Vol. 10, No. 46 Week of November 13, 2005

Precision Drilling CEO: Hit U.S. investors

Canadian trust sector loses C$20 billion in value, government mulls tax reforms; Canada-U.S. treaty limits trust tax rate

By Gary Park

Petroleum News Canadian Contributing Writer

Amid a C$20 billion bloodletting in the market value of Canada’s income trust sector over the past month, while the Canadian government mulls potential tax reforms, the chief of Precision Drilling says the simplest answer is to put a tighter squeeze on U.S. investors.

Hank Swartout, chairman, president and chief executive officer of Precision Drilling — whose shareholders voted 93 percent Oct. 31 to join the trust ranks — said U.S. investors have a far sweeter deal than their Canadian counterparts.

He noted that U.S. shareholders face only a 15 percent withholding tax in Canada, while Canadians are paying 40 percent.

“Why should they have 15 percent?” Swartout asked. “Something has to come to pass sooner or later to handle that … it’s just kind of basic.”

As debate over the future tax status of trusts moves into higher gear, there is a growing chorus from the investment community to hike the tax burden on U.S. investors as one way to staunch the loss of tax revenues, which the federal government projects at C$300 million this year and others think will be closer to C$600 million.

Treaty limit is 15%

However, implementing change to end what the government calls “tax leakage” will involve more than a signature.
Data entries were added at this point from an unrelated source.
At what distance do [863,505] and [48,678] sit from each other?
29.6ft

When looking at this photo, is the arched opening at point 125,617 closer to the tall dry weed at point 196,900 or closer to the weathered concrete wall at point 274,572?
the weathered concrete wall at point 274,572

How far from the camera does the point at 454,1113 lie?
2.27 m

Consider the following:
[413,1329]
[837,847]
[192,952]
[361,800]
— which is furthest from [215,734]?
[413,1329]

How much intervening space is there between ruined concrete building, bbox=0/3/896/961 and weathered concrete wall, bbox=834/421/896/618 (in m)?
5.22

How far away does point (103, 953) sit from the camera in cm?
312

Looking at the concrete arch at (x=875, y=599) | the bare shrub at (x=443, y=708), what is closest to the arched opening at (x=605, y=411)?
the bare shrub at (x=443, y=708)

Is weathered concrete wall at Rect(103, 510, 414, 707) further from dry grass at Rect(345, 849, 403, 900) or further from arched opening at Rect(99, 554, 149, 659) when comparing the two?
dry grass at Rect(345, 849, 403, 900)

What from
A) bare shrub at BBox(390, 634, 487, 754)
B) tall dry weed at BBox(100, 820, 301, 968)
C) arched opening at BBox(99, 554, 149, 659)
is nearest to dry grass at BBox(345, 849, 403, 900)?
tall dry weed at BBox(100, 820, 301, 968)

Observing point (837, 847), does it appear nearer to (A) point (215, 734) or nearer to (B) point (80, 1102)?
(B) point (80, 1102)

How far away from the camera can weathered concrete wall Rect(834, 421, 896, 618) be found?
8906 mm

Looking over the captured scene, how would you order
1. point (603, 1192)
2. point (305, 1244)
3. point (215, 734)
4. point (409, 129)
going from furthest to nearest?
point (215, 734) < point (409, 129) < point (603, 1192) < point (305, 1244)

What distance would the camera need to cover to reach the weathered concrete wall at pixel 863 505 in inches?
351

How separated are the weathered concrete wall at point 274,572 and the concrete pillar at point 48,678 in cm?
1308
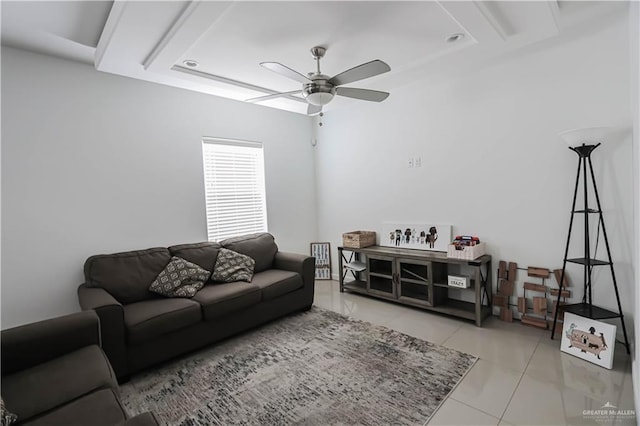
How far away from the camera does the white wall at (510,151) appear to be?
8.57 feet

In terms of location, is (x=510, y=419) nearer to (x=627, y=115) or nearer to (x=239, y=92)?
(x=627, y=115)

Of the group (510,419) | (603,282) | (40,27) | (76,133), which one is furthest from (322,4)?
(603,282)

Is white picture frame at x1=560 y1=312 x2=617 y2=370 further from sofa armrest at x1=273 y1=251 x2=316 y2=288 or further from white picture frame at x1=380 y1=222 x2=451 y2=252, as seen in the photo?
sofa armrest at x1=273 y1=251 x2=316 y2=288

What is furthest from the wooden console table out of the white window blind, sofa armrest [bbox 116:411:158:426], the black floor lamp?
sofa armrest [bbox 116:411:158:426]

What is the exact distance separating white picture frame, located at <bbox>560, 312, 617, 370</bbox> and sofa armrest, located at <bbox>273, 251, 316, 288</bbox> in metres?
2.43

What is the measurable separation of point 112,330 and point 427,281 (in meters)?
2.95

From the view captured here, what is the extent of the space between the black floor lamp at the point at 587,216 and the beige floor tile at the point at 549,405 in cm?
73

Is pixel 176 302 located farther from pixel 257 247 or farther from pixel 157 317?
pixel 257 247

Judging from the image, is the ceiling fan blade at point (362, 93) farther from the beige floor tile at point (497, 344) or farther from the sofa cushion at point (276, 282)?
the beige floor tile at point (497, 344)

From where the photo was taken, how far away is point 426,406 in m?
2.02

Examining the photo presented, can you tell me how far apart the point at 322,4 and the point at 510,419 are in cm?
293

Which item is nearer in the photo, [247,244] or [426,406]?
[426,406]

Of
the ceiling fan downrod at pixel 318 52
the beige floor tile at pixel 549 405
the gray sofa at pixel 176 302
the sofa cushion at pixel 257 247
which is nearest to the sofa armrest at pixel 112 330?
the gray sofa at pixel 176 302

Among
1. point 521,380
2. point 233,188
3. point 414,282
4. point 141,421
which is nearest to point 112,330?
point 141,421
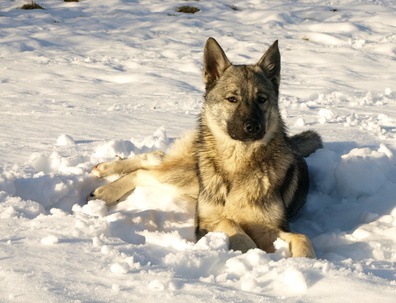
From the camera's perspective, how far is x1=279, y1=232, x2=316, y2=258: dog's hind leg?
10.0 feet

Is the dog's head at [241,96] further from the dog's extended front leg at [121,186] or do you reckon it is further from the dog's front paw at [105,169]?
the dog's front paw at [105,169]

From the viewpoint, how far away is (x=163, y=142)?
5.12 meters

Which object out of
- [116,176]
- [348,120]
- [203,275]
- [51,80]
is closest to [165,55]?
[51,80]

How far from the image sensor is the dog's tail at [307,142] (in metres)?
4.96

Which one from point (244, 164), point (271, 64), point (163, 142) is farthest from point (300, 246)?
point (163, 142)

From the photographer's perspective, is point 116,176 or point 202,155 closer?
point 202,155

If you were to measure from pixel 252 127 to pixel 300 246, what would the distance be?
897 mm

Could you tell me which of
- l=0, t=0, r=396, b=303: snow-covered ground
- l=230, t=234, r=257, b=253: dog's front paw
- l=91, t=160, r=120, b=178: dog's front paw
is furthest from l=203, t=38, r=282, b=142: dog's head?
l=91, t=160, r=120, b=178: dog's front paw

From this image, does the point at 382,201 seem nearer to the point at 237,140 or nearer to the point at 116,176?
the point at 237,140

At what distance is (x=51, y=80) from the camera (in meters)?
8.01

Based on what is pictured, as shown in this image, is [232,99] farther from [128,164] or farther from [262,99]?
[128,164]

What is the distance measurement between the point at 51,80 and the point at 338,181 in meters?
5.25

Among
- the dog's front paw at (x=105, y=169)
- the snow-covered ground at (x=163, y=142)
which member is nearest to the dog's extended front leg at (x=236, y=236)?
the snow-covered ground at (x=163, y=142)

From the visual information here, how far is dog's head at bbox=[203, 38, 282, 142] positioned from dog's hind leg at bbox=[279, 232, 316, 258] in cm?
75
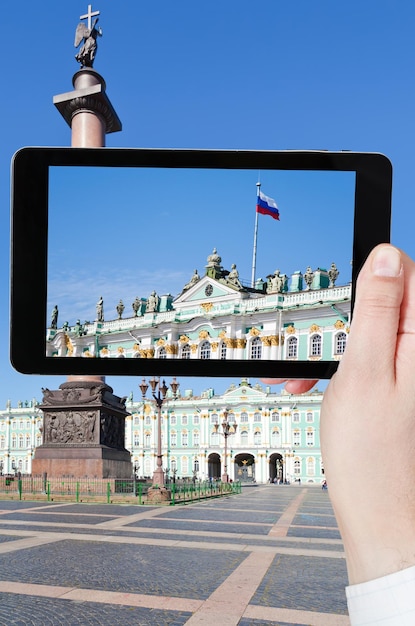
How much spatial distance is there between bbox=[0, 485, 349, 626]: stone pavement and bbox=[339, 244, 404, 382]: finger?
664 cm

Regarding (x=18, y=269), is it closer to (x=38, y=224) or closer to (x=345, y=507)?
(x=38, y=224)

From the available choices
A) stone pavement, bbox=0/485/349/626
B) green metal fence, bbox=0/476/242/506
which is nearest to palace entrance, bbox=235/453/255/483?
green metal fence, bbox=0/476/242/506

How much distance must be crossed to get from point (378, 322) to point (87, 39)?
31.2 meters

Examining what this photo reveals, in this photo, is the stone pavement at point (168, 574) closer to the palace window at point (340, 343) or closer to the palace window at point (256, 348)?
the palace window at point (256, 348)

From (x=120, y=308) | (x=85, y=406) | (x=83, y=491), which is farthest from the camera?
(x=85, y=406)

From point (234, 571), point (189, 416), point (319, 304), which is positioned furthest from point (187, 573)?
point (189, 416)

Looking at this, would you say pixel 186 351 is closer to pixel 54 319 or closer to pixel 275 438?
pixel 54 319

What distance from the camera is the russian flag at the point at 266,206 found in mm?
2150

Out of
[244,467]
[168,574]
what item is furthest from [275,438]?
[168,574]

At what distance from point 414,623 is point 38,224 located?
1604 mm

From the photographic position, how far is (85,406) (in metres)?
30.7

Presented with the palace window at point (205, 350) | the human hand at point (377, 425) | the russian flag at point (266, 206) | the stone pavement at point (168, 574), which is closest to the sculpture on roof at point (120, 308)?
the palace window at point (205, 350)

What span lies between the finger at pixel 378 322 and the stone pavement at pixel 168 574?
664 centimetres

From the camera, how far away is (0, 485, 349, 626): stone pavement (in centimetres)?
762
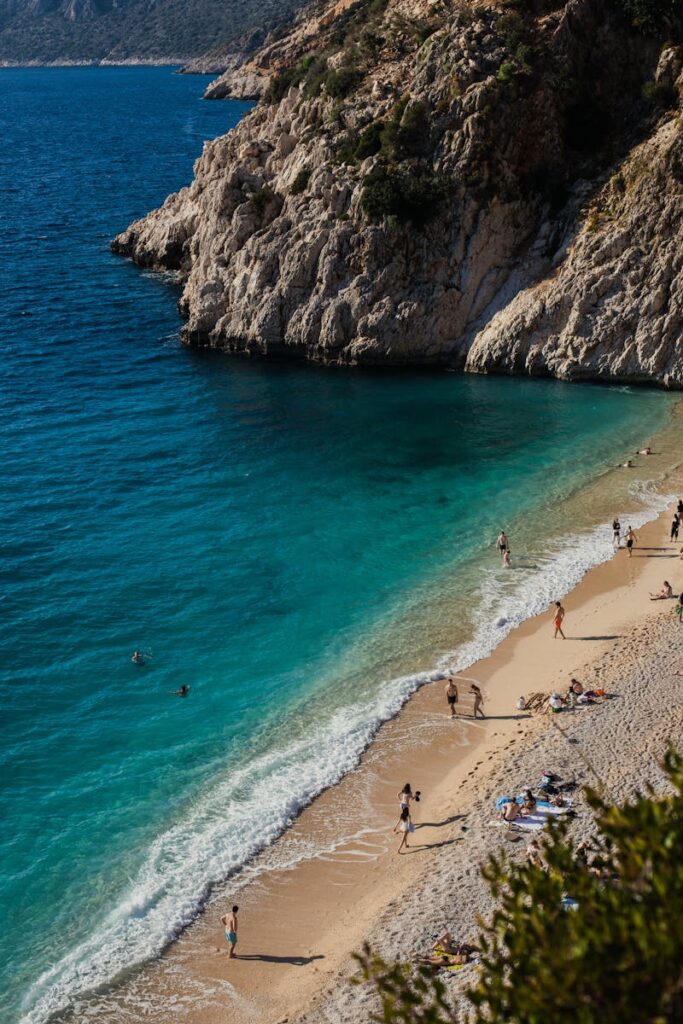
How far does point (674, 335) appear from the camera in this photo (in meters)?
55.0

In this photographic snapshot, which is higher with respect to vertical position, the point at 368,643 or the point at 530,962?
the point at 530,962

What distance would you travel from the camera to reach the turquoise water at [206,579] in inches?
1077

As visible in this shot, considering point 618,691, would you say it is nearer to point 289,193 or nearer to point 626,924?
point 626,924

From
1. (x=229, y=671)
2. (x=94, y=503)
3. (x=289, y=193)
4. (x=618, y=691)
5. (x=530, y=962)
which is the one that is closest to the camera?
(x=530, y=962)

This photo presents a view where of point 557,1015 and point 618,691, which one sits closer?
point 557,1015

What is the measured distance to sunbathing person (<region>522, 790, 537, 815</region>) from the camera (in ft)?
88.4

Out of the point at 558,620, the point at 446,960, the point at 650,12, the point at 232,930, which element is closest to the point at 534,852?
the point at 446,960

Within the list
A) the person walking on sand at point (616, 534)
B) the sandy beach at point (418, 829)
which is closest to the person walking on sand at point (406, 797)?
the sandy beach at point (418, 829)

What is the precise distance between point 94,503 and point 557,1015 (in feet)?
119

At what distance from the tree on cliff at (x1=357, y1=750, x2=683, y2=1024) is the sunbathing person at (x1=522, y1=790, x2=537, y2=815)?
12290 millimetres

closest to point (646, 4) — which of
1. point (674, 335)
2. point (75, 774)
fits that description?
point (674, 335)

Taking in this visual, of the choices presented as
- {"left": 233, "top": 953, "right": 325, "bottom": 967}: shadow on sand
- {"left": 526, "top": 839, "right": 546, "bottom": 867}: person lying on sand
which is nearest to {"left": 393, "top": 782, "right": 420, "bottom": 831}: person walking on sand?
{"left": 526, "top": 839, "right": 546, "bottom": 867}: person lying on sand

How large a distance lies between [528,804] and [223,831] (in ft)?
26.8

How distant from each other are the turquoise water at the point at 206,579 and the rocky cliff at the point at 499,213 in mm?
2778
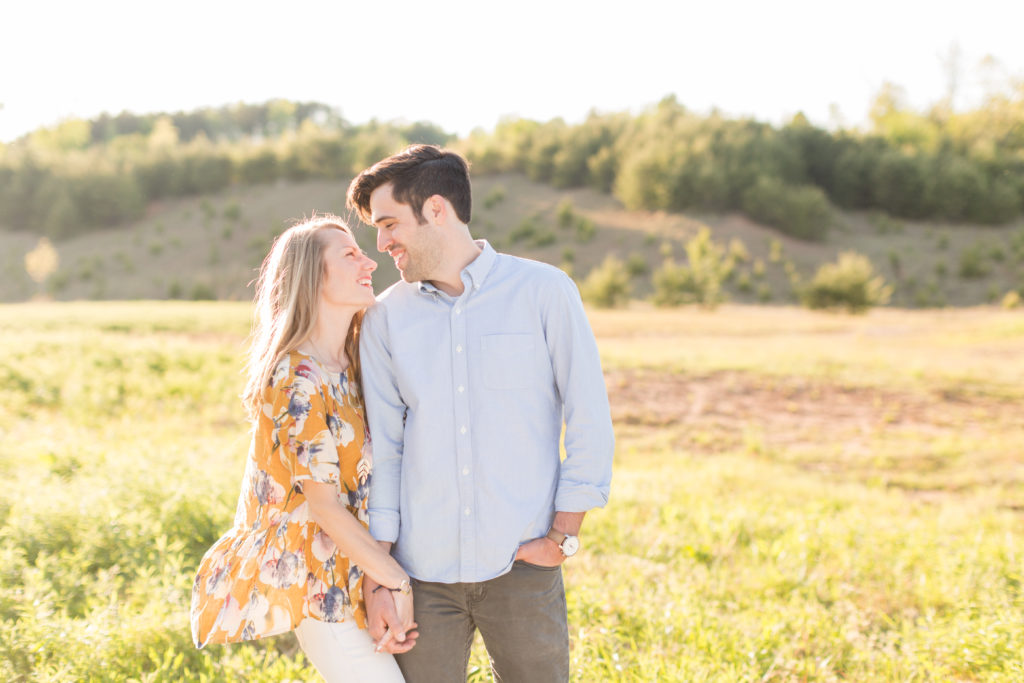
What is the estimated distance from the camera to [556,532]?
2176 mm

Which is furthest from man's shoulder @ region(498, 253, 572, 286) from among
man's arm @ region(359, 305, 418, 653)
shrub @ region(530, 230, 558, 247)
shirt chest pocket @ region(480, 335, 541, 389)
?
shrub @ region(530, 230, 558, 247)

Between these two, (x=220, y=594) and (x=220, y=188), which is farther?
(x=220, y=188)

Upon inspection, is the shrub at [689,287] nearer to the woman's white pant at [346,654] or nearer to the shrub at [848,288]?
the shrub at [848,288]

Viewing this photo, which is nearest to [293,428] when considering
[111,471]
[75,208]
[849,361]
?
[111,471]

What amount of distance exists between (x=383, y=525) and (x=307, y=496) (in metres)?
0.25

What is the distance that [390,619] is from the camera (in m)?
2.09

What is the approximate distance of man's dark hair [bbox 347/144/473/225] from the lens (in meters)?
2.19

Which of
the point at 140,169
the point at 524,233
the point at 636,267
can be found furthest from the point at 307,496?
the point at 140,169

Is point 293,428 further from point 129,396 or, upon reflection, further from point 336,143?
point 336,143

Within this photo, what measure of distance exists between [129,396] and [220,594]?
9.49m

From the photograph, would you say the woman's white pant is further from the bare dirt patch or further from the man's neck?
the bare dirt patch

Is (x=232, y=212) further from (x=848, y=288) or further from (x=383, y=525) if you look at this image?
(x=383, y=525)

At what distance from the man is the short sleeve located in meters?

Under Article 22 of a 1980 Canada-U.S. tax treaty, taxation of income from trusts is limited to 15 percent, although the government could tax cash distributions from trusts that are classified as a return of capital rather than as income.

Meanwhile, Finance Minister Ralph Goodale has urged the investment community to submit its views on trust reform as quickly as possible so that he can “bring the uncertainty to a rapid conclusion.”

He promised a swift decision following a Dec. 31 deadline for the government’s consultation period.

Under heat from many directions, notably from retirees who count on trusts for a large portion of their income, Goodale said it was not his intention to damage the investments of thousands of Canadians.

“I didn’t wake up one morning in September and decide I wanted to inflict grievous harm on one group of investors,” he said.

Critics: consultation a 'sham,' sector 'rattled'

Critics think Goodale has blundered, with the investment house of Canaccord Capital describing the consultation process as a “sham,” and urging its clients to call Members of Parliament to complain.

Air Canada Chief Executive Officer Robert Milton said the trust sector has been “rattled” by the trust review and BCE, Canada’s largest telecommunications company, has shelved a plan to spin off its rural telephone lines into a trust.

After watching more than C$23 billion get wiped off the market value of trusts in one month, leaders of 33 trusts representing C$80 billion worth of market capitalization gathered in Calgary late in October to launch their own campaign by mobilizing their unit holders and turning up the heat on government.

Undeterred, Goodale insists his consultations have generated a “very constructive, useful discussion on the pros and cons (of changing trust rules).”